BAD ASPECTS: You are forced to arbitrate. Must be in Hong Kong via the Hong Kong International Arbitration Centre.

GOOD ASPECTS: Arbitration will be in English. :D

The Right to Join a Class Action 1 out of 5

BAD ASPECTS: While not expressly waived, all issues must be brought via arbitration.

GOOD ASPECTS: Not expressly waived.

The Right to No Hidden Terms or Fees 2 out of 5

BAD ASPECTS: No refunds, but this is not clear upfront. Way too long!

GOOD ASPECTS: It's otherwise free, as long as you don't buy anything.

The Right to Fair Process & To Be Heard 1 out of 5

BAD ASPECTS: Can block or remove anyone or anything.

GOOD ASPECTS: While they (like most of these polices) offer no warranties, it's interesting that they do accept responsibility for fraud, death, personal injury, gross negligence, willful misconduct, etc caused by them. That's very surprising (in a good way). On p11: "Nothing in these terms limits or excludes any of your statutory rights in your jurisdiction".

The Right to Appeal & The Right to Return 0 out of 5

BAD ASPECTS: There is no right to appeal, and no right to return.


The Right to Reasonable Terms 1 out of 5

BAD ASPECTS: Too many policies that you have to read: Terms of Service, Acceptable Use, Privacy Policy, Sticker License Agreement, Chat History Backup Agreement, and more. Way too long and cumbersome!

GOOD ASPECTS: It's hard to find. It's free?

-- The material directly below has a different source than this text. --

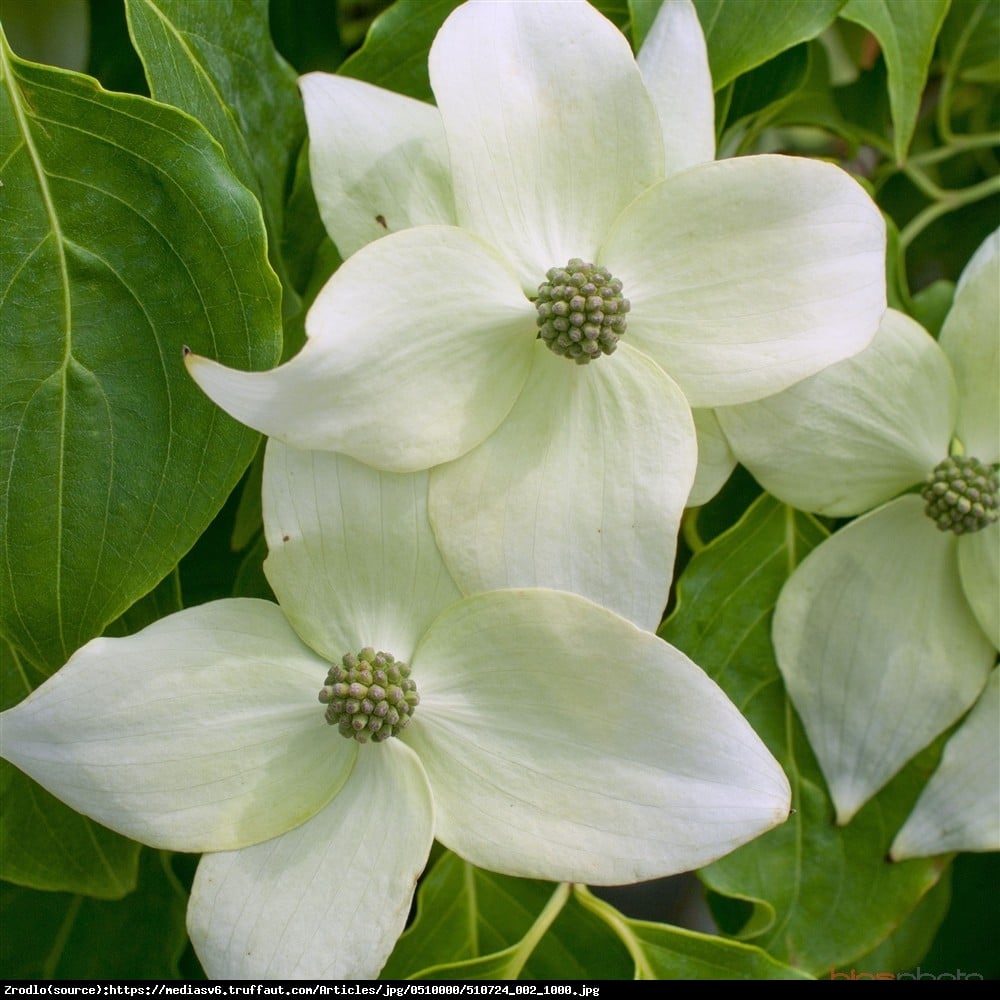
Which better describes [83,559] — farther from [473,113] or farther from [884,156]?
[884,156]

Historical Fairness 5.56 out of 10
Historical User Ratings 10.0 out of 10
Historical Lack of Lawsuits or Arbitrations 10.0 out of 10
Public Placement of TOS Fairness Score & Link 20.0 out of 20
Total Rating 55.56 out of 100
Additional Note

Emails: policy@wechat.com; eufeedback@wechat.com; I wish they would be more clear what information is actually shared with the government of China. I know: all of it. But precisely, what is the government actually doing with this info?

Ways to improve

1. Be more transparent. See 'additional note' above.
2. More people should know that there are different TOS terms for different nationalities and in different places.
3. Clarify the 'you cannot promote a business on WeChat' policy, because you know that everyone does so.
4. You should explain how China's IP policies and lax laws affect users.
5. You should explain how and if Singapore laws come into play at all.
6. You should explain to non-Chinese users the main ways that the terms differ for both parties.
7. You should allow people to sue, and from their home cities, worldwide. Arbitration should also be permitted worldwide.
8. You need to make it clear up front that there are no refunds.
9. Establish fair process and a right to be heard.
10. Establish an appeals process and a right to return.
11. Add your TOS rating and link to your TOS page as outlined in our guidelines. You currently are being given all 20 points.